Report 1 Unit for 1 Treatment Session
 
In answer to our quick quiz above, if you administer 14 MeV radiation to two areas at one session, report one unit of 77409 (Radiation treatment delivery, two separate treatment areas, three or more ports on a single treatment area, use of multiple blocks; 11-19 MeV).

Reason: You only report one radiation treatment delivery code "for each treatment session no matter how many areas are treated or no matter how much radiation is delivered," according to Program Memorandum A-03-020. Even if you treat one site on one machine, take the patient down the hall, and then treat another site on a separate machine, you should consider this one session and therefore report one code, Halman says.

Don't miss: If the physician orders more than one energy level for a session, you should code only for the highest energy treatment, Moore says.

Choose Code Based on Energy and Complexity

You select most treatment codes based on the number of treatment areas and the amount of voltage. When determining how many areas you treated, remember that if radiation therapy is directed at contiguous body parts, payers consider this to be one area. In the majority of cases, you'll choose a code from the following list:
 

  • 77402-77406 - Radiation treatment delivery, single treatment area, single port or parallel opposed ports, simple blocks or no blocks ...
     
  • 77407-77411 - Radiation treatment delivery, two separate treatment areas, three or more ports on a single treatment area, use of multiple blocks ...
     
  • 77412-77416 - Radiation treatment delivery, three or more separate treatment areas, custom blocking, tangential ports, wedges, rotational beam, compensators, special particle beam [e.g., electron or neutrons]).

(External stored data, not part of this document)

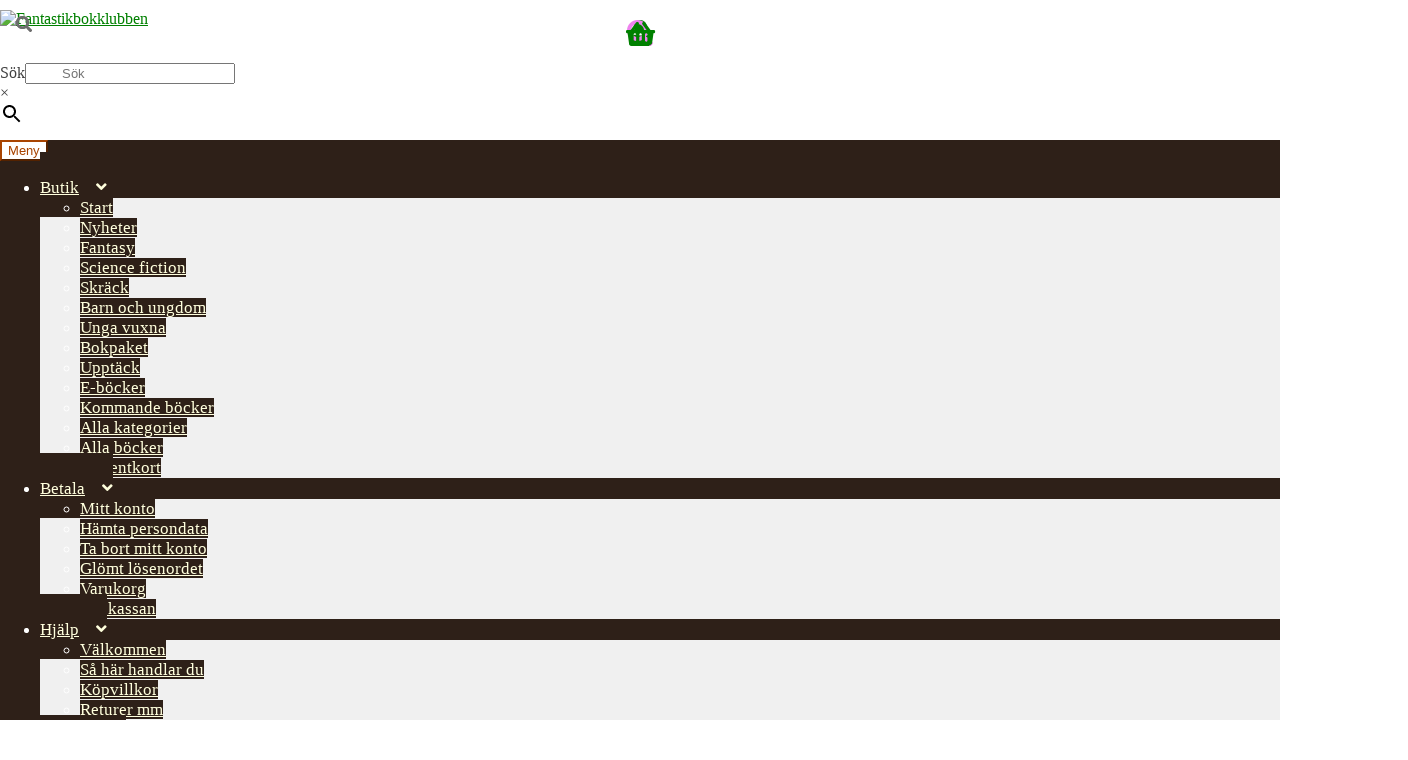

--- FILE ---
content_type: text/html; charset=utf-8
request_url: https://accounts.google.com/o/oauth2/postmessageRelay?parent=https%3A%2F%2Fwww.fantastikbokklubben.se&jsh=m%3B%2F_%2Fscs%2Fabc-static%2F_%2Fjs%2Fk%3Dgapi.lb.en.2kN9-TZiXrM.O%2Fd%3D1%2Frs%3DAHpOoo_B4hu0FeWRuWHfxnZ3V0WubwN7Qw%2Fm%3D__features__
body_size: 161
content:
<!DOCTYPE html><html><head><title></title><meta http-equiv="content-type" content="text/html; charset=utf-8"><meta http-equiv="X-UA-Compatible" content="IE=edge"><meta name="viewport" content="width=device-width, initial-scale=1, minimum-scale=1, maximum-scale=1, user-scalable=0"><script src='https://ssl.gstatic.com/accounts/o/2580342461-postmessagerelay.js' nonce="-4wshMyH2pfYsKH29_Z4Sg"></script></head><body><script type="text/javascript" src="https://apis.google.com/js/rpc:shindig_random.js?onload=init" nonce="-4wshMyH2pfYsKH29_Z4Sg"></script></body></html>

    Unlike 77402-77416, code 77401 (Radiation treatment delivery, superficial and/or ortho voltage) doesn't give a measured voltage. This code refers to a superficial treatment unit, sometimes known as ortho voltage, which physicians commonly used on skin lesions in the past, Halman says. These days, you're more likely to see physicians use electrons, so you'll rarely report 77401, Halman says.

    What to do: When documentation indicates the physician used electrons, report the proper code from the 77412-77416 series. The highest complexity indicator drives treatment delivery code assignment, so you also use 77412-77416 for the use of wedges, compensators, or custom blocks.